金:まあ、口に出して大らかにやる分、後に残らないね。
鄭:それが一世のいいとこやん。そんな民族性があったから、この日本社会で生きてこれた。私も自分が年とったら「一世とちがうか?」と言われるようになりたい。
●二世・三世 世代自身の問題
金:介護保険を契機に、同胞にもっと権利意識を持ってほしいというのもあるけども、そういう同胞たちが、日常的にいる場が地域のあちこちにできないと、ますます二世以降の世代が民族と距離ができてしまう。
具体的な存在、仲間がなかったら、なかなかそこに(民族)には足が向かないと思う。
鄭:なんて言うかな。
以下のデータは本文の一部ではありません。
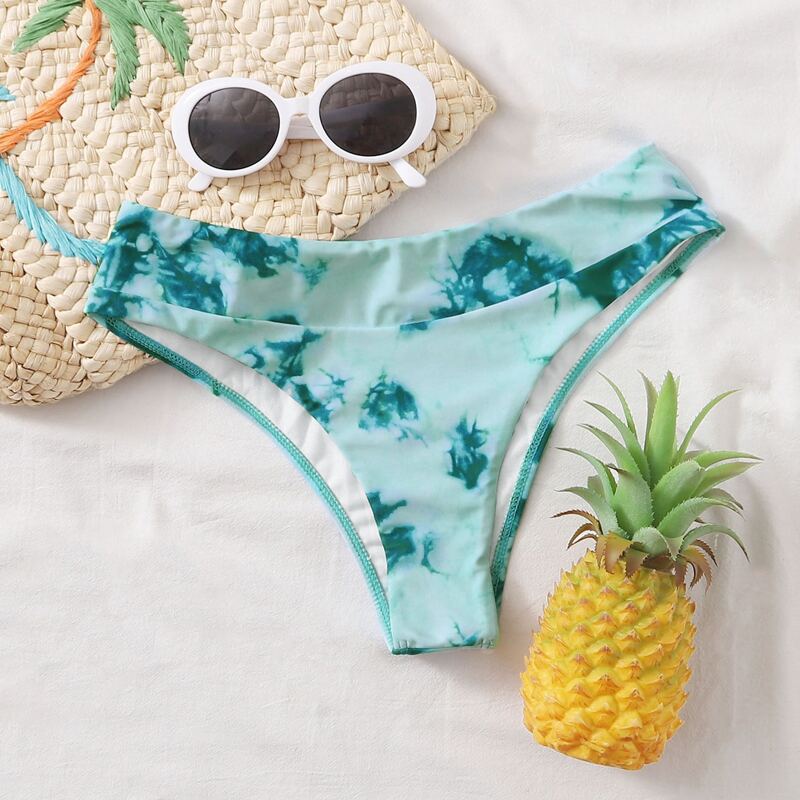 

Tie Dye Swimming Panty, Multicolor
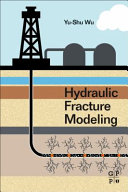 Hydraulic fracture modeling /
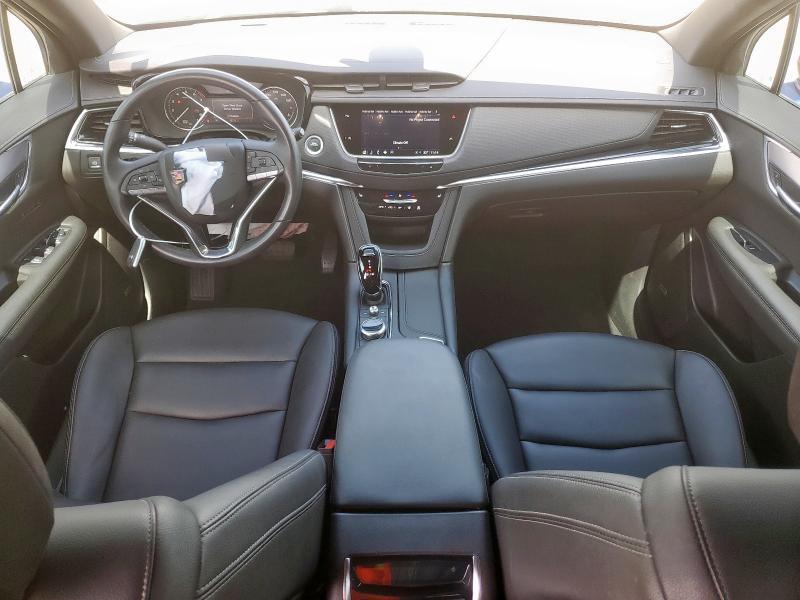  CADILLAC XT6 2023 Granatowy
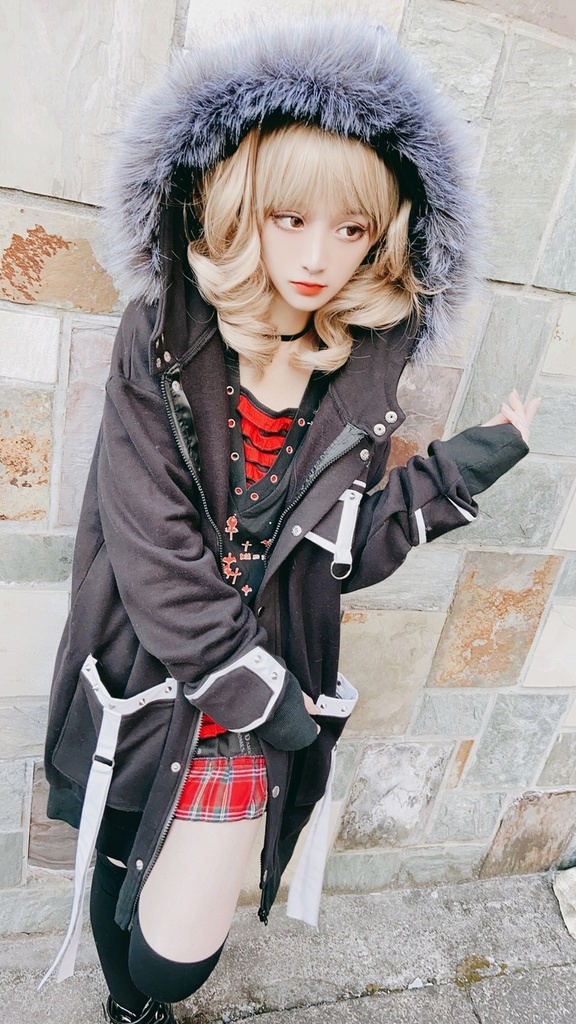 JillpunkオリジナルパンクKERA ケイローン光矢射手座ケンタウロス荒魂スパイクリベット裏起毛パーカージャケット メンズ レディー V系 おしゃれ大きいサイズ男女兼用ファッションカッコいい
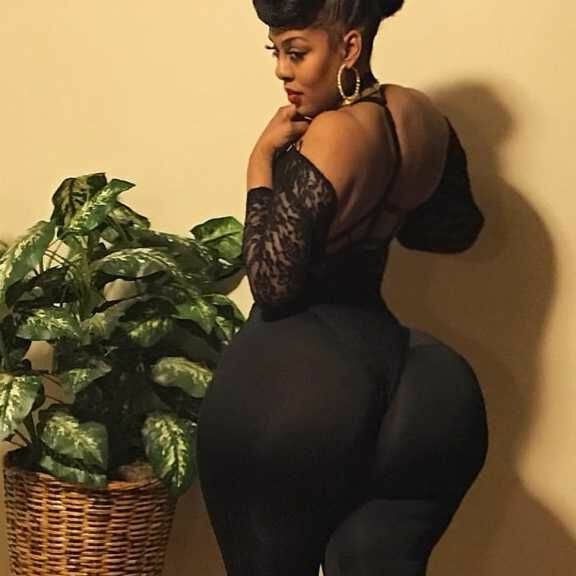 Phat Ass Black Sista (PABS)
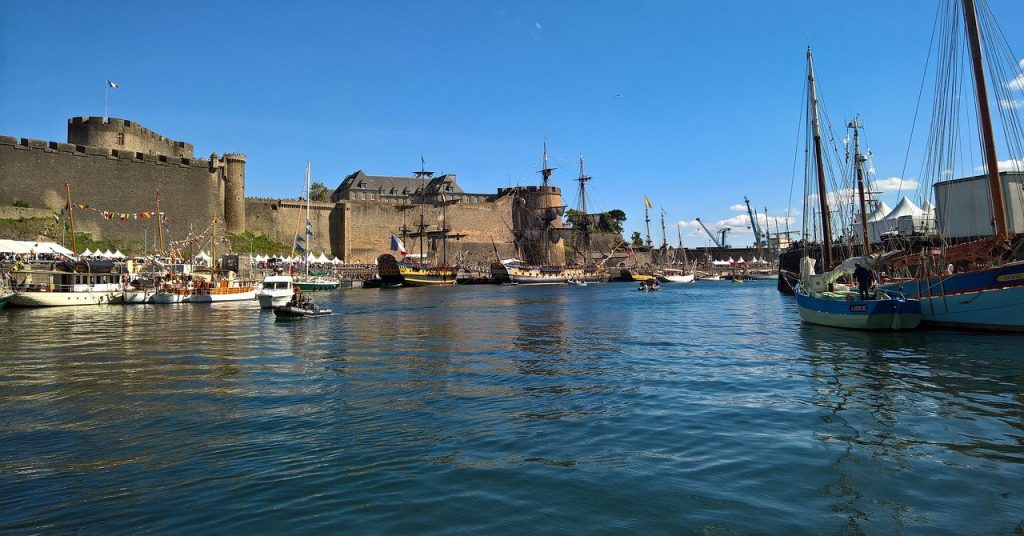 que faire en bretagne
一世の生き様を見ることで、「民族って何やろ?」と考える場面に出くわすと思う。
それに、一世だけではなくて、二世でも65歳以上の人がいるし、私らも対象年令(40歳以上)や。実際、私らの将来を考えると、日本社会で民族性が守れるかという不安が大きい。帰化が年間1万人を越えて。たいがい帰化するといったら一世と離れて、子どもも就職や進学という場面に直面してというのが多い。そういう時、地域・社会で自分たちの将来をサポートするものがあったら、どこかで歯止めにもなると思う。(今の日本社会では)これから先、民族的に生きようとしても、行き場がないという不安がある訳だから。
金:周りが日本人ばかりで、民族的に生きてもプラスになるものがないというような。
鄭:そうそう。だから私たち自身の問題。「明日は我が身」なんだから。